==== PROVIDED RECORDS ====
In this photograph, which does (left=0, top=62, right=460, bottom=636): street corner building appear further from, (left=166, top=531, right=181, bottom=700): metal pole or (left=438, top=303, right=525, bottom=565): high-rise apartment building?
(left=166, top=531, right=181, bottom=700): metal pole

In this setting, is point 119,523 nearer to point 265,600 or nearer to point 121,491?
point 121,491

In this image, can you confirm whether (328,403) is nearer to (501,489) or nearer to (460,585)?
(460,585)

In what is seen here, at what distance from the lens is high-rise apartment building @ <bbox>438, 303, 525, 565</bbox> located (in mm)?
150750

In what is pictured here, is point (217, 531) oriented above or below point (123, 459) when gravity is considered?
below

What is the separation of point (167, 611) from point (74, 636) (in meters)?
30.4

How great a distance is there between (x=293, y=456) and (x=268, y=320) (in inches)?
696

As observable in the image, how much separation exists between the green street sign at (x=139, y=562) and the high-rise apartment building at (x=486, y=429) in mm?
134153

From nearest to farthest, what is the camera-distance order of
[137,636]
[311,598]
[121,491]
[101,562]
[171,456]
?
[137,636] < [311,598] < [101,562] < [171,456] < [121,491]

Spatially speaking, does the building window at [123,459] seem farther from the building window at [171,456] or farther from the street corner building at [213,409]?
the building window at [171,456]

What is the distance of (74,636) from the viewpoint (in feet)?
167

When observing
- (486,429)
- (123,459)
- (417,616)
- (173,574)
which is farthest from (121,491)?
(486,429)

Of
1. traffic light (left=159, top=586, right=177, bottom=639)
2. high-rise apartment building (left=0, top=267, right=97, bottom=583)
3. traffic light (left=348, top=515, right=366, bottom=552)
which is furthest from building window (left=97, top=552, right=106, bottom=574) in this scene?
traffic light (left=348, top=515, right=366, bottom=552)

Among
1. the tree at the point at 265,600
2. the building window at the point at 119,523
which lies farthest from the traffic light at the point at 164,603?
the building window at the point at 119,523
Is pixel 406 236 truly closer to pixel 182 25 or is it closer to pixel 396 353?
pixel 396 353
====
==== PROVIDED RECORDS ====
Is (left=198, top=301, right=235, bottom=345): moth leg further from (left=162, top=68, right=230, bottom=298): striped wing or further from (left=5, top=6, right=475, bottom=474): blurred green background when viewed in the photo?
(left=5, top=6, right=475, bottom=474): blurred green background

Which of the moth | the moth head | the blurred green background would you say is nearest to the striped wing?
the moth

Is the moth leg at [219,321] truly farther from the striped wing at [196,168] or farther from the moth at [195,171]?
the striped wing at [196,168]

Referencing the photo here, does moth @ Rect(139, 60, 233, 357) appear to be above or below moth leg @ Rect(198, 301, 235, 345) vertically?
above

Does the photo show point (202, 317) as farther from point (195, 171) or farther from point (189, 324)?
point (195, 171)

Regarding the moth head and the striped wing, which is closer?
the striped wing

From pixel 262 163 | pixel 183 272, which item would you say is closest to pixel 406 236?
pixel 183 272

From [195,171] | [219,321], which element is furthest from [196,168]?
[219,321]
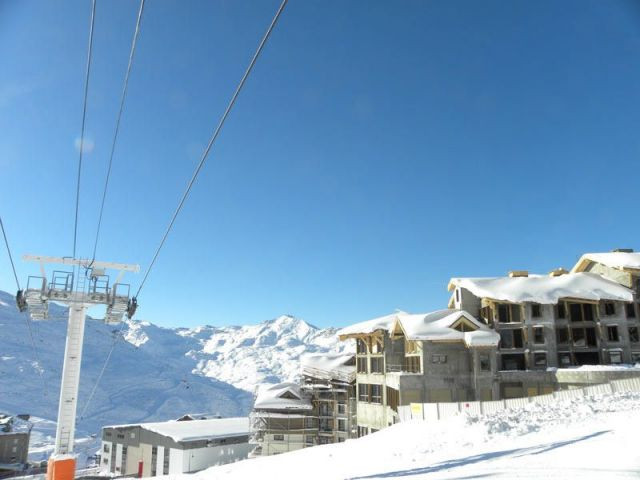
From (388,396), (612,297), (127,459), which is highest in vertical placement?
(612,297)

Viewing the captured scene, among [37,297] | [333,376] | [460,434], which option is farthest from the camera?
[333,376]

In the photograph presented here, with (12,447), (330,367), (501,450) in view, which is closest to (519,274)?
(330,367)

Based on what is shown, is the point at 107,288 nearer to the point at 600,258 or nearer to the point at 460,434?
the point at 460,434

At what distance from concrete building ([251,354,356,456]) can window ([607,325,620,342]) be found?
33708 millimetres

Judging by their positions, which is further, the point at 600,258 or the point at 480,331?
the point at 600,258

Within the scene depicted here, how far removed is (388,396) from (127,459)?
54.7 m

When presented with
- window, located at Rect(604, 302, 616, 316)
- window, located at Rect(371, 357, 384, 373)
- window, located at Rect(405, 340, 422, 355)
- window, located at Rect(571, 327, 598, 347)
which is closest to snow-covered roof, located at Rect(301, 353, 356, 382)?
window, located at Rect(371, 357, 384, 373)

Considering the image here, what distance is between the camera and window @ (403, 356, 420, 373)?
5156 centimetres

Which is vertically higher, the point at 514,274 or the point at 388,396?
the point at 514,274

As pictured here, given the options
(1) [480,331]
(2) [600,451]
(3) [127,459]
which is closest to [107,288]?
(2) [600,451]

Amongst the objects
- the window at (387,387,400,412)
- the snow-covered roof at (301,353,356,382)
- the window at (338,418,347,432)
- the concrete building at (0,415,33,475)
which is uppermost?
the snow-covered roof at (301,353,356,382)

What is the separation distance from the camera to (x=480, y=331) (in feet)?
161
====
==== PROVIDED RECORDS ====
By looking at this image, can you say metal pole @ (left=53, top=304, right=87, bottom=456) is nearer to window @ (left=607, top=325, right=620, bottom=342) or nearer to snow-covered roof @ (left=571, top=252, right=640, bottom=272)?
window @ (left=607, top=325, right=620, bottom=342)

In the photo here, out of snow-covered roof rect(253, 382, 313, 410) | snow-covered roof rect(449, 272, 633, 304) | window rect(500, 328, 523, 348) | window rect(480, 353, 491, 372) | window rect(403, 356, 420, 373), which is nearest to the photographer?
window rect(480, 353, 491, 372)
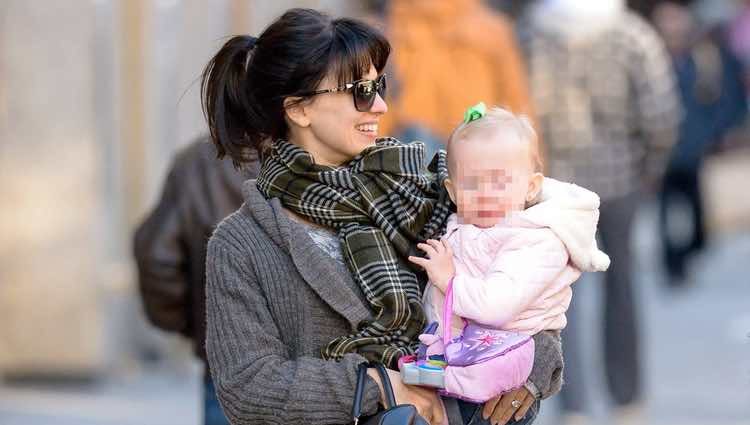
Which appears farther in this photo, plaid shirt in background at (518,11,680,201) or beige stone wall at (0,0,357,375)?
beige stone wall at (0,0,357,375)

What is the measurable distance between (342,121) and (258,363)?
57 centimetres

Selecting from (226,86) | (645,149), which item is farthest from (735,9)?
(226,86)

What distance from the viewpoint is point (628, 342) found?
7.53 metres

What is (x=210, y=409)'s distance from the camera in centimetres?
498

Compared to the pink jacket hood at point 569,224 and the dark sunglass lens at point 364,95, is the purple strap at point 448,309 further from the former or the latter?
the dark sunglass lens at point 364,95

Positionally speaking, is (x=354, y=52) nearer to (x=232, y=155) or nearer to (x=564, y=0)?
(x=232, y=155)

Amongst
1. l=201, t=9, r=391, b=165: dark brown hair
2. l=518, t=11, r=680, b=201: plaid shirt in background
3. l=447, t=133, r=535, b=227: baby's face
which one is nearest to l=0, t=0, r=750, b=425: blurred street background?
====
• _STATED EXERCISE_
Can you gather every line from the records above that contains the string "corner"? Only matches with the same capitalization count.

• _ANSWER TO THE PROBLEM_
In this photograph, which does (left=0, top=62, right=460, bottom=636): street corner building appear further from, (left=166, top=531, right=181, bottom=700): metal pole or (left=438, top=303, right=525, bottom=565): high-rise apartment building?
Spatially speaking, does the building window at [123,459] seem farther from the building window at [171,456] or farther from the street corner building at [213,409]?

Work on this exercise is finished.